* TEXT:
|---|

I'll throw in my hat for 56. Good luck to you.


----------



## shoejazz (Oct 29, 2012)

My guess 25... should be more, but... Actually it may be around 45, but 25 is going to be my guess since too many other estimates have already crowded that neighborhood. I make poor wagers.


----------



## jrh3 (Oct 29, 2012)

127 is about right so get ready to ship them to me, lol.


----------



## sinensispsyched (Oct 29, 2012)

> Ive had 2 and a half long euros lay ooths a bit bigger (like a quarter of a inch longer) that have hatched 200+ so i am guessing high


Euros and chinese usually hatch out a ton of nymphs, to give better survival chances in their temperate regions. Though taumantis probably use the same thing, and this ooth will hatch LARGE, I believe that you may have overestimated.

My new guess.....135.


----------



## Termite48 (Oct 29, 2012)

Because I am in this late and do not wish to piggy back another's guess, I will say 69.


----------



## Golden State Vivs (Oct 29, 2012)

68


----------



## ShieldMantid1997 (Oct 29, 2012)

54


----------



## patrickfraser (Oct 29, 2012)

Rich S said:


> Because I am in this late and do not wish to piggy back another's guess, I will say 69.


69 is taken, BACK OFF! :taz:


----------



## Sublime64tothe42 (Oct 29, 2012)

lol.. my guess is 41


----------



## MantidLord (Oct 29, 2012)

66


----------



## CoolMantid (Oct 29, 2012)

71


----------



## Digger (Oct 29, 2012)

Spin the dial and it comes up 62.


----------



## Sneaky123 (Oct 30, 2012)

72.

And all the mantids will be mine!

(or at least 3 of them)


----------



## Reptiliatus (Oct 31, 2012)

Lol this post is getting funny


----------



## aNisip (Oct 31, 2012)

Fine...since we're so optomistic... 177


----------



## Webeviction (Oct 31, 2012)

68.....


----------



## Mime454 (Oct 31, 2012)

AndrewNisip said:


> Fine...since we're so optomistic... 177


I do not look forward to counting to 177 of those little guys!

|---|

* WHAT TO DO:
1. Copy everything in the mantis ooth guessing thread from "My guess 25..." down to "to me, lol.", word for word.
2. Extend the forum thread about guessing how many nymphs will hatch from the ooth, picking up right after its last post.

* DATA BLOCK:

|---|

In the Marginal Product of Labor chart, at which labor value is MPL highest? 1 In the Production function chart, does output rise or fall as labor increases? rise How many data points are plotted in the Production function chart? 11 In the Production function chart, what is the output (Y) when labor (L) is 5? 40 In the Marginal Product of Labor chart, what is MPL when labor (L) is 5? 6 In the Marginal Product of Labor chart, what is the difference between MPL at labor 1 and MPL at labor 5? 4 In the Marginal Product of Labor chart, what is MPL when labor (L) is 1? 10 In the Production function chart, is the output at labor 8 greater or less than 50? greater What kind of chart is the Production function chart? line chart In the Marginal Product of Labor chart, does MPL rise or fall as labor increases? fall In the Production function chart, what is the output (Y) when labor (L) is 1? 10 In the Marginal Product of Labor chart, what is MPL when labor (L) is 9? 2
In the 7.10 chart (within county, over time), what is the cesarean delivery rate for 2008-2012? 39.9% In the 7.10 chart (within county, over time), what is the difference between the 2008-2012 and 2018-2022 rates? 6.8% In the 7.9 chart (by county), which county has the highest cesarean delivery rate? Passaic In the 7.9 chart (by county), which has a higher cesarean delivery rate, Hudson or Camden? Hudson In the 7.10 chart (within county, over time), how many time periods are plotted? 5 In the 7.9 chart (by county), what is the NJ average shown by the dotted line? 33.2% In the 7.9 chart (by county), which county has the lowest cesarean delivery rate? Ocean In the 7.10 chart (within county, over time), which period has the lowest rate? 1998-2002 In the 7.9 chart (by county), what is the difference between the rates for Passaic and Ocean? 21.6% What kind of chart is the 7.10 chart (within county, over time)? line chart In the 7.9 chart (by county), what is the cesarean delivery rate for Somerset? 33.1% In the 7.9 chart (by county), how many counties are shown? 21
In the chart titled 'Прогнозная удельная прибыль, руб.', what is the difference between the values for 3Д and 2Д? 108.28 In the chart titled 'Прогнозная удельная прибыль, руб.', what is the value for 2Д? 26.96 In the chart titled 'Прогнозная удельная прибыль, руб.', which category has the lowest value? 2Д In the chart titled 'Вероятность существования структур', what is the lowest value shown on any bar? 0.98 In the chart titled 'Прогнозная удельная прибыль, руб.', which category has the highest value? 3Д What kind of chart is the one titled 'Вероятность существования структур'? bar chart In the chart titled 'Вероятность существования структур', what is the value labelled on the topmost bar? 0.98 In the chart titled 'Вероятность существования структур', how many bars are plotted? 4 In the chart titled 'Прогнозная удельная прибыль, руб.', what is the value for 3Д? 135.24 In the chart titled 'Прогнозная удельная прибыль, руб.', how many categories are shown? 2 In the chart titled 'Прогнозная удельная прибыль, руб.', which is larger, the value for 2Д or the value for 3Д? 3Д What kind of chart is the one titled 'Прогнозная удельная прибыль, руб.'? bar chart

|---|

* ANSWERS PER TASK:
1.
My guess 25... should be more, but... Actually it may be around 45, but 25 is going to be my guess since too many other estimates have already crowded that neighborhood. I make poor wagers.


----------



## jrh3 (Oct 29, 2012)

127 is about right so get ready to ship them to me, lol.

2.
----------



## sueb4653 (Oct 31, 2012)

my guess is 55


----------



## Zapins (Oct 31, 2012)

I have no idea so I will guess optimistically, it will hatch 200 !


----------



## Graz73 (Nov 1, 2012)

54


----------



## Crazy4mantis (Nov 1, 2012)

76


----------



## Crazy4mantis (Nov 1, 2012)

nevermind. 67


----------



## Miomantis (Nov 10, 2012)

84


----------



## Miomantis (Nov 10, 2012)

###### off my first post. 82!


----------



## fleurdejoo (Nov 10, 2012)

Ding dang it Patrickfraser stole my number!!!

Next would be 68 but it's taken too so...96.


----------



## Sticky (Nov 13, 2012)

500!


----------



## Mime454 (Dec 5, 2012)

It is hatching right now! I guess about 30 so far with more coming out. They seem to be coming in waves. They look like little fire ants and are really cute.


----------



## Paradoxica (Dec 6, 2012)

Awesome! Let's see some pics.


----------



## Paradoxica (Dec 6, 2012)

COME ON 92!!


----------



## CoolMantid (Dec 6, 2012)

How many have hatched so far?


----------



## Mime454 (Dec 6, 2012)

Hertarem45 said:


> How many have hatched so far?


They keep running around so it's hard to tell. Maybe 30.


----------



## Mime454 (Dec 6, 2012)

Best big I can do for now. These nymphs are pretty big and look hardy. Since they're so big, maybe not as many will hatch as I was hoping. Still, maybe less than normal will die.


----------



## Mime454 (Dec 6, 2012)

Sneaky123 said:


> 72.
> 
> And all the mantids will be mine!
> 
> (or at least 3 of them)


Winner! Message me your shipping address.


----------



## Mime454 (Dec 6, 2012)

I averaged every number given in the thread without context(some people are represented more than once) and it was 76.8 nymphs. Pretty close guys!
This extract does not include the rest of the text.